How many lines in the material below contain the word "neck"? Give only the number.

• **Available data**:
################

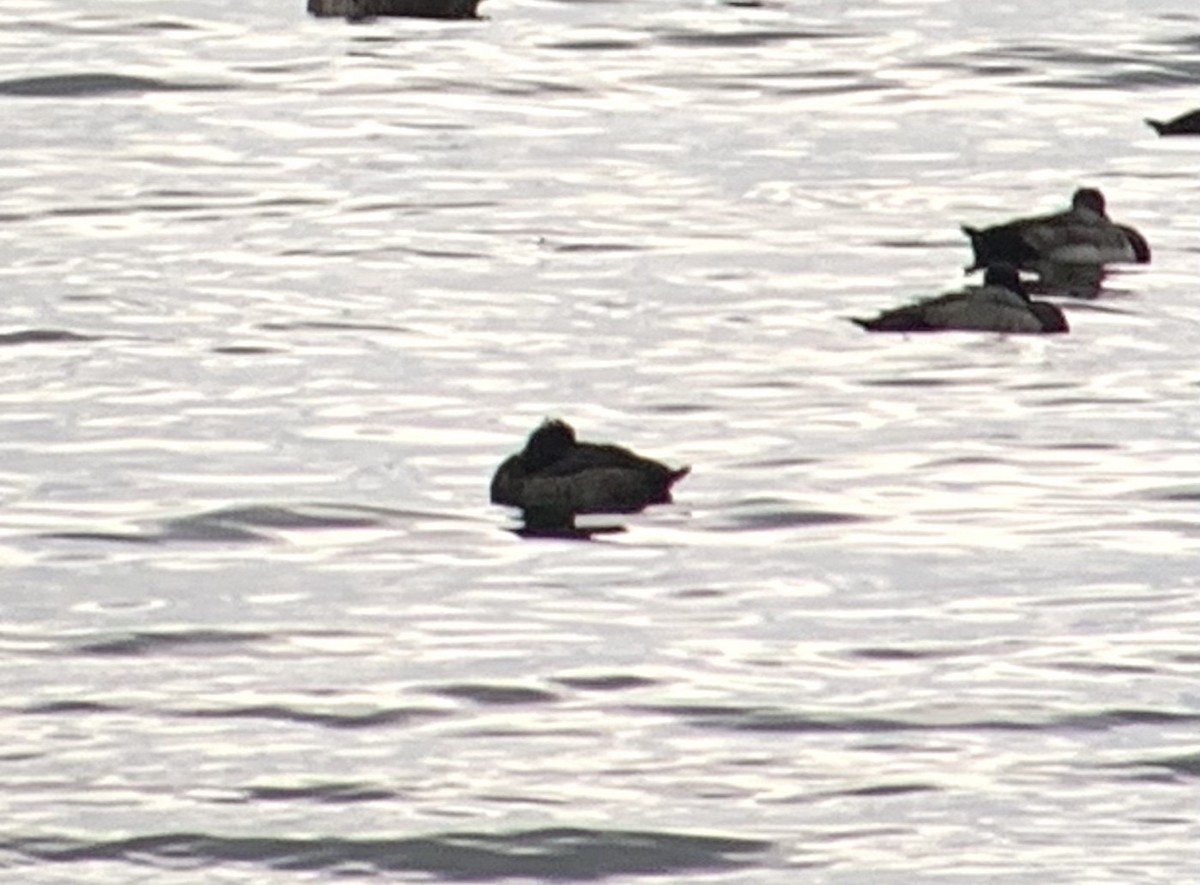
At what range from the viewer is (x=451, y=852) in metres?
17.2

################

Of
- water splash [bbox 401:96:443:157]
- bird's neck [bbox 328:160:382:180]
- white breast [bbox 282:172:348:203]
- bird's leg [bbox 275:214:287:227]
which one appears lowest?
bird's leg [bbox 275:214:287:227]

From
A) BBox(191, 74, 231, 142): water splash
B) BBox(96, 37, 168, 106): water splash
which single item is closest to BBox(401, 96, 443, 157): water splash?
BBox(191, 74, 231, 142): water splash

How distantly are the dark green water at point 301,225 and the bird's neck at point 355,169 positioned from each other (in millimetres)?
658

################

• **Finished exercise**: 2